## What the task asks
Could you output each record below exactly as it stands and leave the pictures out?

## Raw data
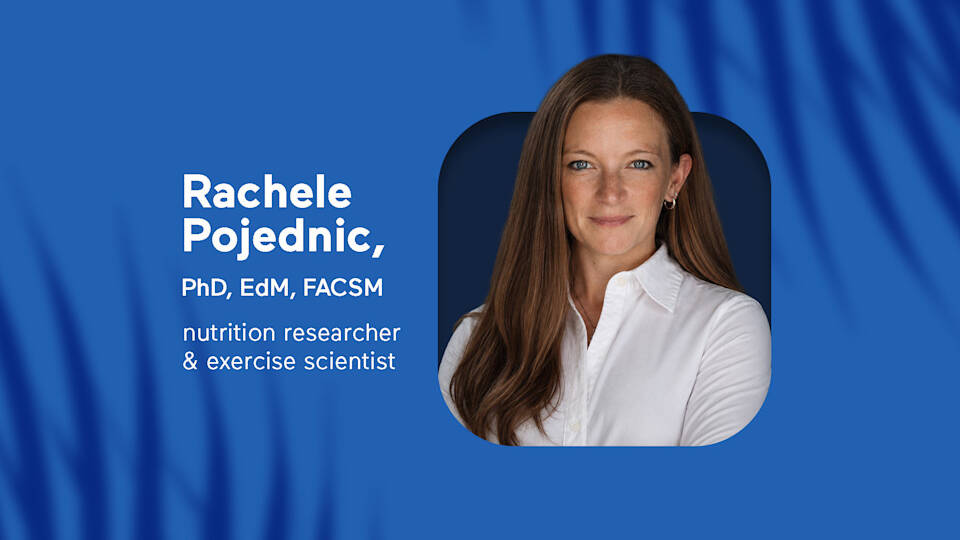 Rachele Pojednic,

PhD, EdM, FACSM

nutrition researcher & exercise scientist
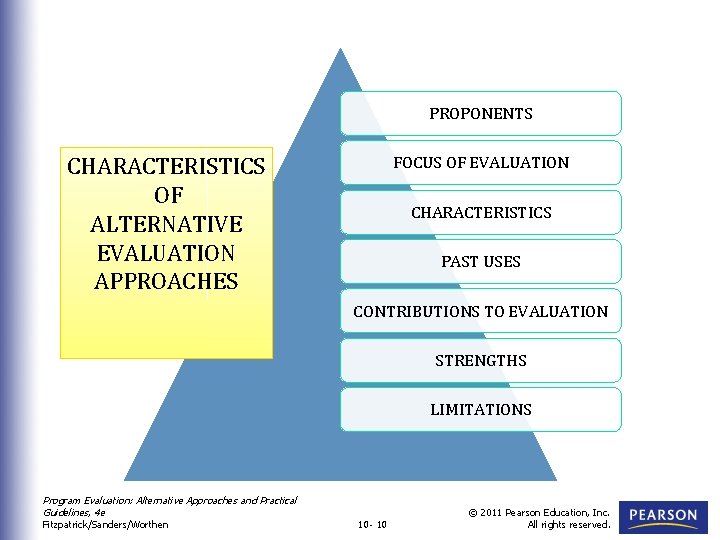 CHARACTERISTICS OF ALTERNATIVE EVALUATION APPROACHES

PROPONENTS

FOCUS OF EVALUATION

CHARACTERISTICS

PAST USES

CONTRIBUTIONS TO EVALUATION

STRENGTHS

LIMITATIONS

Program Evaluation: Alternative Approaches and Practical Guidelines, 4e
Fitzpatrick/Sanders/Worthen

10- 10

© 2011 Pearson Education, Inc.
All rights reserved.

PEARSON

## Result below
 Rachele Pojednic,

PhD, EdM, FACSM

nutrition researcher & exercise scientist
 CHARACTERISTICS OF ALTERNATIVE EVALUATION APPROACHES

PROPONENTS

FOCUS OF EVALUATION

CHARACTERISTICS

PAST USES

CONTRIBUTIONS TO EVALUATION

STRENGTHS

LIMITATIONS

Program Evaluation: Alternative Approaches and Practical Guidelines, 4e
Fitzpatrick/Sanders/Worthen

10- 10

© 2011 Pearson Education, Inc.
All rights reserved.

PEARSON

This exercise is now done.